Jean-Jacques Rousseau: Philosophy

Perhaps the greatest of the philosophes was Jean-Jacques Rousseau, a mentally unstable but brilliant writer of a Swiss Protestant lower-class origin. Although he led a very unsatisfactory and troubled life, his profound insight can be found in almost every trace of modern philosophy today. Somewhat complicated and ambiguous, Rousseau's general philosophy tried to grasp an emotional and passionate side of man which he felt was left out of most philosophe thinking. According to German philosopher Immanuel Kant, perhaps the most influential of all Western philosophers, Rousseau gave considerable insight into the nature of rights.

Rousseau basically says that man is essentially good, a "noble savage" when in the state of nature (the state of all the other animals and the condition man is in before the creation of civilization and society) and in his "[purest]" form, and that good people are made unhappy and corrupted by their experiences in society. His overall view of society is that it's very "articficial" and "corrupt," with reason alone a false guide when looke to as the only mechanism for truth. Because of this, Rousseau has doubts about the Enlightenment values of progress and development, because the furthering of society results in the furthering unhappiness of man. In his Discourse on the Arts and Sciences (1750) and his Discourse on the Orgin of Inequality (1753), Rousseau states that civilization is the source for much evil, and that the state of nature is the true situation of purity. Nature is good because of it's most prominent traits: kindness, unselfishness, honesty, and understanding. On the issue of religion, Rousseau asserts that "churchly" understanding is not necessary, only the personalized connection with God and the cosmos. Many of these ideas would be used in the development of Romanticism later in time.

Perhaps his most important political work is The Social Contract (1762), describing the relationship of man with society. As opposed to earlier work, Rousseau claims now that the state of nature is indeed a brutish condition without law or morality, and that good men are only a result of society's presence. In the state of nature, man is prone to be in frequent competition with all fellow men due to a lack of common standards. Because man can be more successful in facing threats when joining with other men in contrast to fending for himself in the state of nature, he has the impetus to do so. At that stage of human development, he comes to a point where he joins together with fellow men to form the collective human presence known as society. The Social Contract is the "compact" agreed to among such men in the state of nature which sets the conditions for doing so, an agreement which every man must enter into before becoming a member of society thereafter. Rousseau's agreement is not like the social contracts of previous social contract thinkers, who thought that it was one between the individual and an abstract "society." There would be a general understanding among the participants upon entering into this contract, the General Will, an entity to which all individuals were to surrender their natural liberty to in order for all wills to "fuse" into one will. The future rulings of this General Will would be final, for it was to be the sovereign power of the society, an entity which would be "absolute," "sacred," and inviolable.

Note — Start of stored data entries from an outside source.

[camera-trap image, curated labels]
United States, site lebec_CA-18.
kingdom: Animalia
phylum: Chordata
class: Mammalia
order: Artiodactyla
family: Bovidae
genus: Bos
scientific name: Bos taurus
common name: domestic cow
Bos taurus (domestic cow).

Rousseau never points out as to how such a task was to be carried out, because he considered any form of government as secondary to its importance (by merely being a thinly veiled oppressor of the "true will"). He feels as if people can find a deeper connection in their own governance than just votes. Rousseau had perhaps the most direct influence on the Romantic and Idealistic thinkers of the early 19th century, namely G. F. W. Hegel and J. G. Fichte. Some have used this to justify totalitarianism as a credible form of rule, and have been greatly affected by Rousseau's thinking, although most thinkers feel that he is simply looking for a deep and mutual connection created among men to create a perfect society. Indeed, because of his inconsistency and ambiguity, it is sometimes difficult to analyze Rousseau's true meaning.